Passage shown:
■ ■ ■ ■ ■ ■ ■

William succeeded his eldest brother, Thomas, as member for Liverpool in 1695, and held the seat till 1701, being so much esteemed that he was re-elected during his absence in India, but unseated on petition. In 1698 the new General Society or English Company obtained an act of parliament and letters patent from the crown for the purpose of trading to the East Indies, and in order to obtain the necessary privileges from the mogul emperor, Sir William Norris, specially created a baronet for the mission, was sent out to India as king's commissioner in a ship of war, at a salary of 2,000l. a year, paid by the company.

Norris's task was from the first almost hopeless. He was expected to obtain the protection and privileges of the mogul authorities in favour of a new and unknown company, in face of the determined opposition of the officers of the old or 'London' East India Company, which had been the accredited representative of British commerce in India for a century, and which was armed not only with royal charters and grants of territory from the crown of England, but with firmans from the mogul emperors conferring special privileges of trading. In endeavouring to supersede the old company, the English company had undertaken a task beyond its resources, and parliament and king had entered upon a noxious policy in encouraging a struggle which seemed likely to end in the destruction of the commercial position which a century of persistent effort had Avon in the East Indies. To the native authorities the distinction between the two companies, both trading under authority from the king of England, was a point too fine to be easily explained.

■ ■ ■ ■ ■ ■ ■

Extracted entries:
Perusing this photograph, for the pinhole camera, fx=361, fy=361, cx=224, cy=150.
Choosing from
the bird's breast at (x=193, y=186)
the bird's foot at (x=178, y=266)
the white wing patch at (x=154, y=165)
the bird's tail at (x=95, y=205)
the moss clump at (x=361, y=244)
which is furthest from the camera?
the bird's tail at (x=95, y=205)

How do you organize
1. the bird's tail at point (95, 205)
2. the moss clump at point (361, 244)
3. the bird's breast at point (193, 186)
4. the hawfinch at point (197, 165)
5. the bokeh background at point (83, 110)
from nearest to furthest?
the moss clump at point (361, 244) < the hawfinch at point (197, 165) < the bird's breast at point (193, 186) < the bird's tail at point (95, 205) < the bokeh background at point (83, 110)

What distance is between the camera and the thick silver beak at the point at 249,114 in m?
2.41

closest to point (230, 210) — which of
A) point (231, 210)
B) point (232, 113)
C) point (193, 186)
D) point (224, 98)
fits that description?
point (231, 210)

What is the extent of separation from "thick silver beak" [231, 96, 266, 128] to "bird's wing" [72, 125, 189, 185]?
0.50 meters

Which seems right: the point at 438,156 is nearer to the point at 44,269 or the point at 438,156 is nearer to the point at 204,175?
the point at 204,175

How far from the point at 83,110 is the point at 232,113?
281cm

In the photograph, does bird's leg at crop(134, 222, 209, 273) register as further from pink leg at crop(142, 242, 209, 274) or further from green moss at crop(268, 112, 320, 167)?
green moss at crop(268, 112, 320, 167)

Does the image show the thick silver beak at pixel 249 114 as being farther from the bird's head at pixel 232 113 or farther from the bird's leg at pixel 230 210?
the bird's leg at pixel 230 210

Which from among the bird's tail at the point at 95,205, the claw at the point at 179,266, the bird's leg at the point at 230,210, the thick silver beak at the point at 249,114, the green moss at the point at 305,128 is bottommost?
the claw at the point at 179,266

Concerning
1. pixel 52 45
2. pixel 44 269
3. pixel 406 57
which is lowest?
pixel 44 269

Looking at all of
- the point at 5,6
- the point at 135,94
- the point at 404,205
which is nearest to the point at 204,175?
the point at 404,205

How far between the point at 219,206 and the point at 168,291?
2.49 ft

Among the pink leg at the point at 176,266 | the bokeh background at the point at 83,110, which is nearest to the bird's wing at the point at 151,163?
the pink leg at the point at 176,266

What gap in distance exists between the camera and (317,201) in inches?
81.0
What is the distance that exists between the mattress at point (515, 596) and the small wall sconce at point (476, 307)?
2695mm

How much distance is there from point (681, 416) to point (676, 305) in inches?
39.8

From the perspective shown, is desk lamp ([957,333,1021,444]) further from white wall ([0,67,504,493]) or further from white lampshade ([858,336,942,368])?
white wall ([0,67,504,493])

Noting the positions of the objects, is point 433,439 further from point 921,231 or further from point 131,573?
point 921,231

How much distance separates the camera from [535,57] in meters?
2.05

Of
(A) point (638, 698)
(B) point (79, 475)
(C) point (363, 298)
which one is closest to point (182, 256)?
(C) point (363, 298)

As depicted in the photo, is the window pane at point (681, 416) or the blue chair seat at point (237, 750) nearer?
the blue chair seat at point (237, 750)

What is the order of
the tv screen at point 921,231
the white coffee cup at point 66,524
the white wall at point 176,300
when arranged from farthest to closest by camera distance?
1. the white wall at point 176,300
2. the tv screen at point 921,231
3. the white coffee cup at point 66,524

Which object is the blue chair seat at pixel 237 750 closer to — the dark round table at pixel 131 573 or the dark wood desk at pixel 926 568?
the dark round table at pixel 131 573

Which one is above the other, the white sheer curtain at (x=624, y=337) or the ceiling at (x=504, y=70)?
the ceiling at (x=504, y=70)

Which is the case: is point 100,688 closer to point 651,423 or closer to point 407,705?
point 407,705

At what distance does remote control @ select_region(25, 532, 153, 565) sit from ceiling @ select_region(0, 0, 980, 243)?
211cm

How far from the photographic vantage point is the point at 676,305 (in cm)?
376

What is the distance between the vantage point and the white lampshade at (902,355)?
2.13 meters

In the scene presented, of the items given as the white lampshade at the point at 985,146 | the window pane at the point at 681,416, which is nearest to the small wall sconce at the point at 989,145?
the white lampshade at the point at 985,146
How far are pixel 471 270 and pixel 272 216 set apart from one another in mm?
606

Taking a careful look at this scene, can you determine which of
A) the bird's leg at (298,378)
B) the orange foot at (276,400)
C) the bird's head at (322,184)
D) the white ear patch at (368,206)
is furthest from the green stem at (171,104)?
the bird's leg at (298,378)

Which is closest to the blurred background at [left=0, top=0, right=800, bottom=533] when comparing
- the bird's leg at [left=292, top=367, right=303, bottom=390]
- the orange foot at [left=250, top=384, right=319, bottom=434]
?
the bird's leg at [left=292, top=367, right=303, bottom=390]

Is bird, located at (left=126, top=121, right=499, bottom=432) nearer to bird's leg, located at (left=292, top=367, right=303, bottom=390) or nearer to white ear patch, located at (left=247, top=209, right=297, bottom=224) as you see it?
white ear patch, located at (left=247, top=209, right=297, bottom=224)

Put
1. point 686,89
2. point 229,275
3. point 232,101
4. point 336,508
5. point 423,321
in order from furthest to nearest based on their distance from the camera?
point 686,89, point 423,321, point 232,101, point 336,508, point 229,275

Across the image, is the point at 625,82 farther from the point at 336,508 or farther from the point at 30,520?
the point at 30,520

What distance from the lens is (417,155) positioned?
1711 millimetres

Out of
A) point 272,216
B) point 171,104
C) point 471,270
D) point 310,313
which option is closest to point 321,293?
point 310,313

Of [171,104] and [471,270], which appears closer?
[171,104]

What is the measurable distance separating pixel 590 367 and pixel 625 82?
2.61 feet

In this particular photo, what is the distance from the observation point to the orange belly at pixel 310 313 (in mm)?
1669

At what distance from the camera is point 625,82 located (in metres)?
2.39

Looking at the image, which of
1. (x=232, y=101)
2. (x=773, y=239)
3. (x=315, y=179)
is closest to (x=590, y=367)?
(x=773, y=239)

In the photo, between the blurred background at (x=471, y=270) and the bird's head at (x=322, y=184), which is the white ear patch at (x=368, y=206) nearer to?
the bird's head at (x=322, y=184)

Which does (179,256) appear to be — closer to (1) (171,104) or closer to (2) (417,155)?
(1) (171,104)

■ ■ ■ ■ ■ ■ ■

Problem requirements:
Answer these questions from the passage on William Norris:
1. Which seat in parliament did William hold from 1695 to 1701?
2. What salary was Norris paid as king's commissioner?
3. For how long had the old or "London" East India Company been the accredited representative of British commerce in India?
The data has no connection to the text.

In response:
1. Liverpool.
2. 2,000l. a year, paid by the company.
3. A century.